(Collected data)
=== Section Start ===

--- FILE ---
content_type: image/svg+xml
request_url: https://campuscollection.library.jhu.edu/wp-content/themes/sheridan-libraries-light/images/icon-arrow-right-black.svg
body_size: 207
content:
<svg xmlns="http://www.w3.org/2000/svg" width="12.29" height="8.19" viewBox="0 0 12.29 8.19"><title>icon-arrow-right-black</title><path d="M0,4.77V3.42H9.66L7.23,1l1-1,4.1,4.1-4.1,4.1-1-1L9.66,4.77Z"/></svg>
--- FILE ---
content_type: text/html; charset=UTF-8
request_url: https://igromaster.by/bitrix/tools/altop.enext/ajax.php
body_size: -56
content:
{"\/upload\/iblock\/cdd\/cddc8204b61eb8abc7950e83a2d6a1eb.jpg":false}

=== Section End ===

**What is required**: Only the lines from the one holding "content_type: image/svg+xml" through the final line of the entries, both included, should be given again, word for word.

**Solution to the problem**:
content_type: image/svg+xml
request_url: https://campuscollection.library.jhu.edu/wp-content/themes/sheridan-libraries-light/images/icon-arrow-right-black.svg
body_size: 207
content:
<svg xmlns="http://www.w3.org/2000/svg" width="12.29" height="8.19" viewBox="0 0 12.29 8.19"><title>icon-arrow-right-black</title><path d="M0,4.77V3.42H9.66L7.23,1l1-1,4.1,4.1-4.1,4.1-1-1L9.66,4.77Z"/></svg>
--- FILE ---
content_type: text/html; charset=UTF-8
request_url: https://igromaster.by/bitrix/tools/altop.enext/ajax.php
body_size: -56
content:
{"\/upload\/iblock\/cdd\/cddc8204b61eb8abc7950e83a2d6a1eb.jpg":false}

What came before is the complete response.